Politik

Der Streit zwischen Israel und Türkei über Gaza-Hilfsflotte

Der Streit zwischen Israel und der Türkei über die Vorkommnisse rund um die Gaza-Hilfsflotte 2010, als auf der Mavi-Marmara neun türkische Aktivisten ums Leben kamen, nimmt weitere Formen an. Nun hat Premierminister Erdogan die Verteidigungsabkommen mit Israel aufs Eis gelegt. Israel weigert sich formal zu entschuldigen. Ein UN-Bericht, der aufgrund der aktuellen Brisanz noch unter Verschluss gehalten wird, hat die Rechtmäßigkeit des Einsatzes der israelischen Armee bestätigt, doch die Praxis der Armee als nicht angemessen bezeichnet. Schon zuvor wurde der Botschafter Israels aus der Türkei ausgewiesen.

Der türkische Staat möchte den Vorfall vor dem Internationalen Gerichtshof in Den Haag bringen. Nun sollen sämtliche Militärabkommen zwischen den ehemaligen traditionellen Verbündeten in der Region vorerst ausgesetzt werden.
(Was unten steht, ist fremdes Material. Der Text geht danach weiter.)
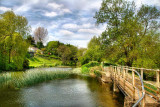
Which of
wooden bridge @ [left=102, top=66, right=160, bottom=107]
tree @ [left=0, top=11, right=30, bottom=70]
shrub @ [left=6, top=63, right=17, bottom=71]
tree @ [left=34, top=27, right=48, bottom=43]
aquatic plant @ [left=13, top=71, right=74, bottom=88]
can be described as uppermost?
tree @ [left=34, top=27, right=48, bottom=43]

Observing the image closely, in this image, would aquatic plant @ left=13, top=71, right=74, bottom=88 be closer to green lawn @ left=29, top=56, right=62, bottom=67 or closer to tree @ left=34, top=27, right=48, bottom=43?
green lawn @ left=29, top=56, right=62, bottom=67

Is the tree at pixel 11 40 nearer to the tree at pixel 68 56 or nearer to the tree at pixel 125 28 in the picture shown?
the tree at pixel 125 28

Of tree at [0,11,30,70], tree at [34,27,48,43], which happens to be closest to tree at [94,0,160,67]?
tree at [0,11,30,70]

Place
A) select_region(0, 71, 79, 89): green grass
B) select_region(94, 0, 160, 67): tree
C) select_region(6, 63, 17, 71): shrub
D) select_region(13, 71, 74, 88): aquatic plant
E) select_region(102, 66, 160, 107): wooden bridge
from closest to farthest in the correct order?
select_region(102, 66, 160, 107): wooden bridge
select_region(0, 71, 79, 89): green grass
select_region(13, 71, 74, 88): aquatic plant
select_region(94, 0, 160, 67): tree
select_region(6, 63, 17, 71): shrub

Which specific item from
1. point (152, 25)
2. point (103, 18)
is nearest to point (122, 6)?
point (103, 18)

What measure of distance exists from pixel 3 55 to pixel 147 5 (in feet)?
88.9

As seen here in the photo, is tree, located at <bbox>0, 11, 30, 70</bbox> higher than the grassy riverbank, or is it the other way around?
tree, located at <bbox>0, 11, 30, 70</bbox>

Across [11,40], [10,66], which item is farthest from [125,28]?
[10,66]

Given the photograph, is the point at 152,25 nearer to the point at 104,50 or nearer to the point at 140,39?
the point at 140,39

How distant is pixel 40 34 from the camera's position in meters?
84.7

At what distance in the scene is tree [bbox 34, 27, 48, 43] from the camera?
8364 cm

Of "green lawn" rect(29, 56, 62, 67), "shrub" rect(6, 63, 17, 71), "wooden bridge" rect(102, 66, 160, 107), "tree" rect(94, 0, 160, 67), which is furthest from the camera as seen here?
"green lawn" rect(29, 56, 62, 67)

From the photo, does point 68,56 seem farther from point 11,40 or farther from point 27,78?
point 27,78

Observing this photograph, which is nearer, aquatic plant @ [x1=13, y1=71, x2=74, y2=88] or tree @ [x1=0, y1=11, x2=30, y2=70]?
aquatic plant @ [x1=13, y1=71, x2=74, y2=88]
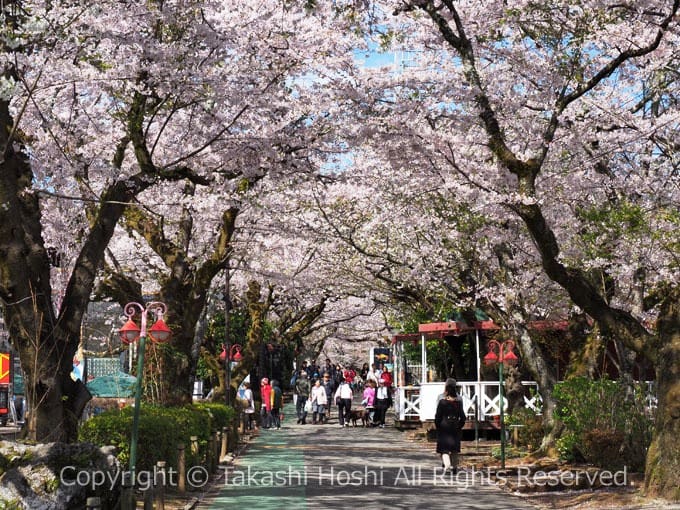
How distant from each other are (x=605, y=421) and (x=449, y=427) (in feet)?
9.58

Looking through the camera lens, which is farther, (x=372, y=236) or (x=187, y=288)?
(x=372, y=236)

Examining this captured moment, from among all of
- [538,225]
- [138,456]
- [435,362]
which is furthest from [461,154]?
[435,362]

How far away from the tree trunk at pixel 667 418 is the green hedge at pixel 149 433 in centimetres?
702

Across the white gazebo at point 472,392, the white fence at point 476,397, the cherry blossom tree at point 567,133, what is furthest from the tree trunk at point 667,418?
the white fence at point 476,397

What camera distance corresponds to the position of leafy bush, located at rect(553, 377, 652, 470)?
1762 centimetres

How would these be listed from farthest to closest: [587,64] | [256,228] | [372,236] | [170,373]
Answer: [372,236]
[256,228]
[170,373]
[587,64]

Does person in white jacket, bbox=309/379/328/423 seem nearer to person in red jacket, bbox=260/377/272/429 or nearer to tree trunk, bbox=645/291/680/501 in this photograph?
person in red jacket, bbox=260/377/272/429

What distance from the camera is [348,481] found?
695 inches

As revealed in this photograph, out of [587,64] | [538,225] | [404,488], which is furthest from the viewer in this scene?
[404,488]

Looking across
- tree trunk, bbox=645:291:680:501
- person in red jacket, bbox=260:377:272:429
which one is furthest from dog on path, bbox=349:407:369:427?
tree trunk, bbox=645:291:680:501

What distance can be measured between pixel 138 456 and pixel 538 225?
6.46 meters

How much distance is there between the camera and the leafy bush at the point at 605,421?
694 inches

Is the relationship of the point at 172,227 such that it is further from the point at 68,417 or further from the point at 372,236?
the point at 68,417

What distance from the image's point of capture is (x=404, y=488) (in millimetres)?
16625
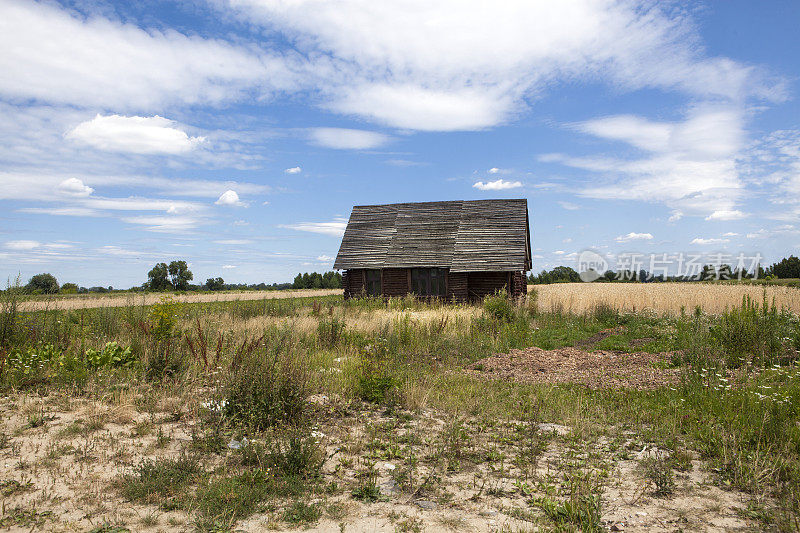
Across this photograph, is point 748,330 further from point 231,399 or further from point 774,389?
point 231,399

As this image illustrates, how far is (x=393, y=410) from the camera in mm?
7262

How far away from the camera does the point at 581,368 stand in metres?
11.0

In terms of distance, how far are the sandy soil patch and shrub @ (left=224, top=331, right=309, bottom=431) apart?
467 centimetres

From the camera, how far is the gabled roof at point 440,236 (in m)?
26.6

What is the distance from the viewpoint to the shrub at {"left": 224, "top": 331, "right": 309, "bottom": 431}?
6367 millimetres

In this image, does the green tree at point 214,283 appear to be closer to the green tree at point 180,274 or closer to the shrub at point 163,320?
the green tree at point 180,274

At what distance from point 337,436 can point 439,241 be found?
2276 centimetres

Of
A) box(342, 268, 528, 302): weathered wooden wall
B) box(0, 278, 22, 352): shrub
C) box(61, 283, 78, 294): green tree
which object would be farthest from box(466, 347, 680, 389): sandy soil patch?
box(342, 268, 528, 302): weathered wooden wall

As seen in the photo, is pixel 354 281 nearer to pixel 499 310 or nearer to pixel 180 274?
pixel 499 310

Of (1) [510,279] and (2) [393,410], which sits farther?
(1) [510,279]

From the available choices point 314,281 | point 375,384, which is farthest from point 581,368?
point 314,281

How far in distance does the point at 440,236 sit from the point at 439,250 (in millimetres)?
1304

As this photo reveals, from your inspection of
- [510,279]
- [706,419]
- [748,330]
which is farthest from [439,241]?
[706,419]

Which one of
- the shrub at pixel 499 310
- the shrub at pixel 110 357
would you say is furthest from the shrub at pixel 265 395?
the shrub at pixel 499 310
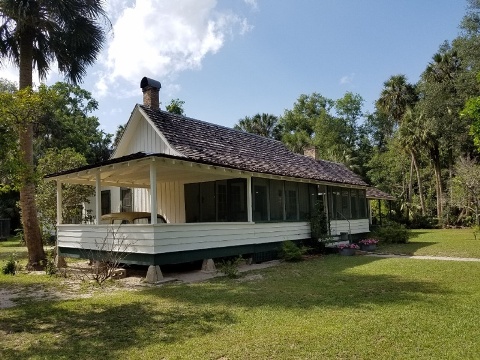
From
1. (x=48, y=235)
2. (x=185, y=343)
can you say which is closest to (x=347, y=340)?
(x=185, y=343)

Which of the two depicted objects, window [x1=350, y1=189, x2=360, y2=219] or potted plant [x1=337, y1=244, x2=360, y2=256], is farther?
window [x1=350, y1=189, x2=360, y2=219]

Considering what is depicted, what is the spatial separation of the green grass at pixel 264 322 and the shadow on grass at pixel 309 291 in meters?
0.02

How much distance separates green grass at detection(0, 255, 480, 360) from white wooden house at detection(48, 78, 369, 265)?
1834 mm

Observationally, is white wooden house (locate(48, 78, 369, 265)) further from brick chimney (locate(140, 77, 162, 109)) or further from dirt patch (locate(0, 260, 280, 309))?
dirt patch (locate(0, 260, 280, 309))

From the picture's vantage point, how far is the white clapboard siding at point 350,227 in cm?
1897

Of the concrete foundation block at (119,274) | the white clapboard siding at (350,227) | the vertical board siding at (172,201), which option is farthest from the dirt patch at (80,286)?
the white clapboard siding at (350,227)

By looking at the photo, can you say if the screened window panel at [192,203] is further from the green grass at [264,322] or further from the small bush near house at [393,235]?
the small bush near house at [393,235]

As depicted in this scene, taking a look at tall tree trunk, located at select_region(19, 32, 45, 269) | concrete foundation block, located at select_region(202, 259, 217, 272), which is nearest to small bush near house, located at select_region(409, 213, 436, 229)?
concrete foundation block, located at select_region(202, 259, 217, 272)

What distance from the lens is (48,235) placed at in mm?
19375

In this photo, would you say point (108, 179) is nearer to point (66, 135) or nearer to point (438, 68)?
point (66, 135)

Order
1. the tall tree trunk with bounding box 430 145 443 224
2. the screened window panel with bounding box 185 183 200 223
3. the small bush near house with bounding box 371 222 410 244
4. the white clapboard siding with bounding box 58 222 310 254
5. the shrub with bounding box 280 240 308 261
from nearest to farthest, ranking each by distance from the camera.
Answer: the white clapboard siding with bounding box 58 222 310 254 → the shrub with bounding box 280 240 308 261 → the screened window panel with bounding box 185 183 200 223 → the small bush near house with bounding box 371 222 410 244 → the tall tree trunk with bounding box 430 145 443 224

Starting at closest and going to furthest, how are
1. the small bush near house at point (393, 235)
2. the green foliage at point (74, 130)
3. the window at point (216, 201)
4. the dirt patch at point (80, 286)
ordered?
the dirt patch at point (80, 286)
the window at point (216, 201)
the small bush near house at point (393, 235)
the green foliage at point (74, 130)

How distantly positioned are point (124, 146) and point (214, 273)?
7970 mm

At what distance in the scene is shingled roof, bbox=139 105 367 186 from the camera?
14.1 m
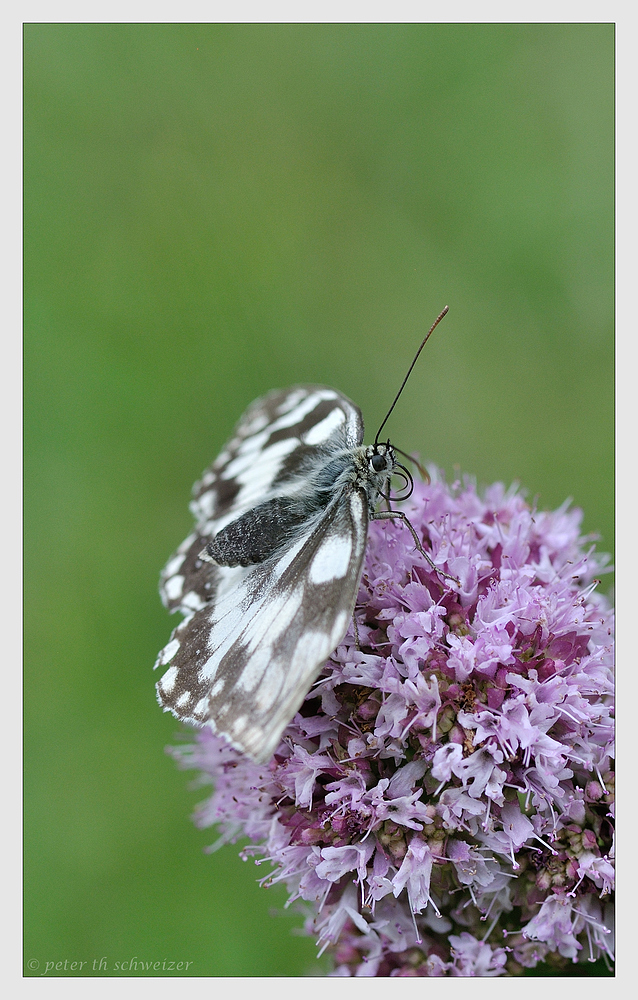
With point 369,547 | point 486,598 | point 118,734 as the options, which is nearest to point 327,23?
point 369,547

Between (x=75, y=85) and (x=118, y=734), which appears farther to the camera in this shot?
(x=118, y=734)

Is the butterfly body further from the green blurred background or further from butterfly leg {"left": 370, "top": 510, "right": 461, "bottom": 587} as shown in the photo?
the green blurred background

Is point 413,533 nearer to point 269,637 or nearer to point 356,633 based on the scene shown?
point 356,633

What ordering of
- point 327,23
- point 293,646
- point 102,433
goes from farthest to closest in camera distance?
point 102,433 < point 327,23 < point 293,646

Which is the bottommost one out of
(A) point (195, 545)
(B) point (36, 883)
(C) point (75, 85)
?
(B) point (36, 883)

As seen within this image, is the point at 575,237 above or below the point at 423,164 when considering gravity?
below

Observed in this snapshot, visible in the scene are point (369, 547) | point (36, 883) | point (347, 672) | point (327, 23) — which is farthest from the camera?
point (36, 883)

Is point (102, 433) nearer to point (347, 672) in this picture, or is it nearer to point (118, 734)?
point (118, 734)

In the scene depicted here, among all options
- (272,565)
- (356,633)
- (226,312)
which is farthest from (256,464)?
(226,312)

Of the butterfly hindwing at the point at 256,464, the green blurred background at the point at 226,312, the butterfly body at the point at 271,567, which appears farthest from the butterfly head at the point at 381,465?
the green blurred background at the point at 226,312
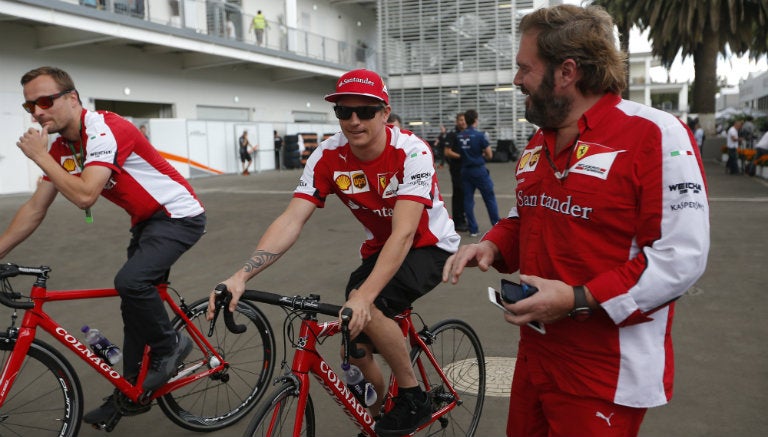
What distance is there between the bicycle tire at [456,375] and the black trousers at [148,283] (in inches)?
56.3

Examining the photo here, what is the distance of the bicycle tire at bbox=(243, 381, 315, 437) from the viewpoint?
2297mm

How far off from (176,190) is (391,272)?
5.81 ft

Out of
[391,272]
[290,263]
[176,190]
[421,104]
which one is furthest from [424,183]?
[421,104]

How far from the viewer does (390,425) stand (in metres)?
2.93

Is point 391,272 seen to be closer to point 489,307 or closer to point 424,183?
point 424,183

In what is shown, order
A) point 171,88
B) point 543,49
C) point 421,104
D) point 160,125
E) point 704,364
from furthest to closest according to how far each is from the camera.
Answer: point 421,104
point 171,88
point 160,125
point 704,364
point 543,49

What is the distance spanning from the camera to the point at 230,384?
14.0ft

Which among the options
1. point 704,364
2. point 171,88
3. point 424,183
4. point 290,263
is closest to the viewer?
point 424,183

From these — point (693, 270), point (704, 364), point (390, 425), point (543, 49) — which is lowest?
point (704, 364)

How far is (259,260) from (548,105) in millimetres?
1465

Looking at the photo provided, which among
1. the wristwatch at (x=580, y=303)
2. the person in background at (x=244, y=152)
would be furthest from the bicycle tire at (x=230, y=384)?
the person in background at (x=244, y=152)

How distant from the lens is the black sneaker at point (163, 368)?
3.53 metres

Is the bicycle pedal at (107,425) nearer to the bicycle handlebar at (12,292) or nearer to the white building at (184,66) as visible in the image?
the bicycle handlebar at (12,292)

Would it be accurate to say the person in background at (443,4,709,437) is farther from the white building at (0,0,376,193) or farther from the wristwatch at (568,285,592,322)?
the white building at (0,0,376,193)
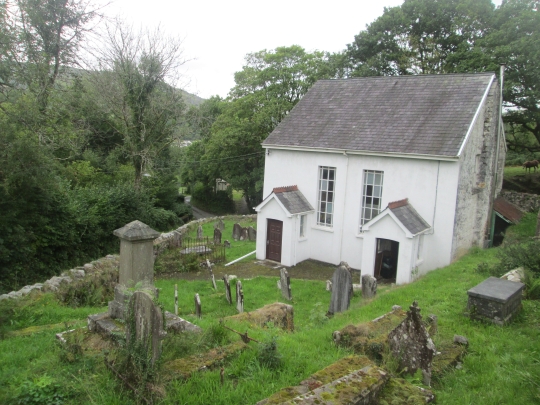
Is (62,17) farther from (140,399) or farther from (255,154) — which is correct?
(140,399)

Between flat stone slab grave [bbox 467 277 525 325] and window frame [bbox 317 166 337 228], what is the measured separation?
407 inches

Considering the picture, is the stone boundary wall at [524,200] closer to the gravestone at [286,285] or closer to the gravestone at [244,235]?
the gravestone at [244,235]

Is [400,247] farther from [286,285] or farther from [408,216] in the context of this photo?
[286,285]

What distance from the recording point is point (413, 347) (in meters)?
5.97

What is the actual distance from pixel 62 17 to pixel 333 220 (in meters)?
18.8

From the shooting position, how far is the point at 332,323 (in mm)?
8969

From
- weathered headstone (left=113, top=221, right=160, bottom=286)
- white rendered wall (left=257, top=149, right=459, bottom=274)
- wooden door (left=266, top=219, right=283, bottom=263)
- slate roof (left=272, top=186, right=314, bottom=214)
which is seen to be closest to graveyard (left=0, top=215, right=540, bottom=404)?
weathered headstone (left=113, top=221, right=160, bottom=286)

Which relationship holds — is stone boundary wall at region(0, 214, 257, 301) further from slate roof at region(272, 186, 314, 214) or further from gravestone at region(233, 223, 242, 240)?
slate roof at region(272, 186, 314, 214)

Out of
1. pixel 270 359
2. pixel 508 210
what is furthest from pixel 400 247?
pixel 508 210

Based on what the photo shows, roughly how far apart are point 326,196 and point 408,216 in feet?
14.0

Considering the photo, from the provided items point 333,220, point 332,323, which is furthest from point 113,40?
point 332,323

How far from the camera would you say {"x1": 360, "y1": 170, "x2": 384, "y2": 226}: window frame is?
17.7 metres

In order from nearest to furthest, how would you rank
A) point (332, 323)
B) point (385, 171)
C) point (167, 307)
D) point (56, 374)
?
1. point (56, 374)
2. point (332, 323)
3. point (167, 307)
4. point (385, 171)

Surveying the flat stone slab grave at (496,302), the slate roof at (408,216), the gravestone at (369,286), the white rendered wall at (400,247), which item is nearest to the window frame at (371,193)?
the slate roof at (408,216)
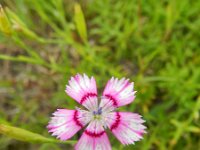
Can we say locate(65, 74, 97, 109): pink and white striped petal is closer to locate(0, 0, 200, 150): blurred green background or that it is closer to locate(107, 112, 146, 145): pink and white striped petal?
locate(107, 112, 146, 145): pink and white striped petal

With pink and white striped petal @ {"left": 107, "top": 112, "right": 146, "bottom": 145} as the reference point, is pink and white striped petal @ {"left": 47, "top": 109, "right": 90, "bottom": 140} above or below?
above

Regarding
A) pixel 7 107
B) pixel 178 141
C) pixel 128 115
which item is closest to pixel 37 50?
pixel 7 107

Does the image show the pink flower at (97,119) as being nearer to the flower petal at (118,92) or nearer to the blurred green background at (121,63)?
the flower petal at (118,92)

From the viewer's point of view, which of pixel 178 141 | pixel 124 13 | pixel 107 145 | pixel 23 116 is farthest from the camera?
pixel 124 13

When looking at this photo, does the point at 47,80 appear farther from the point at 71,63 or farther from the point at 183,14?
the point at 183,14

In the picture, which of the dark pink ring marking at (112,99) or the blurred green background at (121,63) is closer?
the dark pink ring marking at (112,99)

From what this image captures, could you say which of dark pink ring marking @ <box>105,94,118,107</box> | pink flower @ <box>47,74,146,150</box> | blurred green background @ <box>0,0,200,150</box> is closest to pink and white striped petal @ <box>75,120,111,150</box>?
pink flower @ <box>47,74,146,150</box>

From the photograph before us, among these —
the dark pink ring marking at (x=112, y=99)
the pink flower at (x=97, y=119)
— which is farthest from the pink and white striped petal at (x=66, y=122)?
the dark pink ring marking at (x=112, y=99)
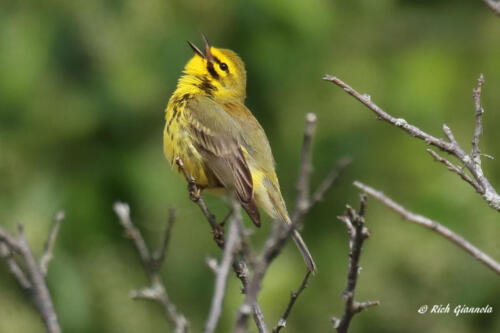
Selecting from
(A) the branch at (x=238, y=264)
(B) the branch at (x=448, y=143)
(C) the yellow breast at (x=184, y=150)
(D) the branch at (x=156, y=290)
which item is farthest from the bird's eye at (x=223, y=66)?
(D) the branch at (x=156, y=290)

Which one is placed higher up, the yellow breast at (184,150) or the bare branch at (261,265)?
the bare branch at (261,265)

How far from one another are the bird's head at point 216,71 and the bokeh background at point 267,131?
5.29 feet

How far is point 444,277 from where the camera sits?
24.1 ft

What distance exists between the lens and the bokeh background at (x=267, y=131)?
729cm

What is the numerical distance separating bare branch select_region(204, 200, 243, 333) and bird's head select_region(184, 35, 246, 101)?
3.53m

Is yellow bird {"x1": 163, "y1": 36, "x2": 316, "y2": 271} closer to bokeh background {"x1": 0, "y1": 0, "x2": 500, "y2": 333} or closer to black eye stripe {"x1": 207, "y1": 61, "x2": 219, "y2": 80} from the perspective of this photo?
black eye stripe {"x1": 207, "y1": 61, "x2": 219, "y2": 80}

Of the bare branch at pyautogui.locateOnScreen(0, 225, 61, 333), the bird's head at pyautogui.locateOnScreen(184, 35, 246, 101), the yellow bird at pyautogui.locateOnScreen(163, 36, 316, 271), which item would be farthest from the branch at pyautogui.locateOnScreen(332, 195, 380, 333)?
the bird's head at pyautogui.locateOnScreen(184, 35, 246, 101)

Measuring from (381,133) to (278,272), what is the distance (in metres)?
1.93

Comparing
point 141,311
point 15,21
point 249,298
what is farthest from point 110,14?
point 249,298

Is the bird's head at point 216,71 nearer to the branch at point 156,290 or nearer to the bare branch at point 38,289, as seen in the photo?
the branch at point 156,290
Auch Handelsvereinbarungen werden vorerst ausgesetzt. Doch manche Vereinbarungen, wie die Modernisierung der türkischen Luftwaffe, sind eh abgeschlossen, die türkische Regierung hatte in den vergangenen Jahren die Beziehungen zu Israel eh gelockert. Die islamisch-konservative AKP unter Führung von Erdogan hatte in den vergangenen Jahren einen Schwenk in der türkischen Außenpolitik vollzogen. Ehemalige Feinde, wie Syrien oder Iran, wurden zu Freunde, die türkische Wirtschaft expandiert ihre Aktivitäten in diesen Ländern.

Dennoch sind die Verbindungen zwischen Israel und der Türkei so schnell nicht aufzulösen. zwar hat Israel zehn unbemannte Drohnen an die Türkei ausgeliefert, die sie im Kampf gegen die kurdischen Separatisten der PKK einsetzt, doch die technische Bedienung geschieht noch unter Anleitung von Fachkräften aus Israel. In der Vergangenheit hatte die türkische Armee stets auf die Beziehungen zu Israel acht gegeben, doch der einst mächtigen Organisation wurden längst die Zähne gezogen.

Nun muss sich Israel, der in der Region eh kaum Verbündete kennt, neue Freunde suchen. Hierbei könnte der israelische Staat auf die Kurden im Nordirak setzen, was wiederum den Konflikt in der Türkei nochmal anheizen könnte.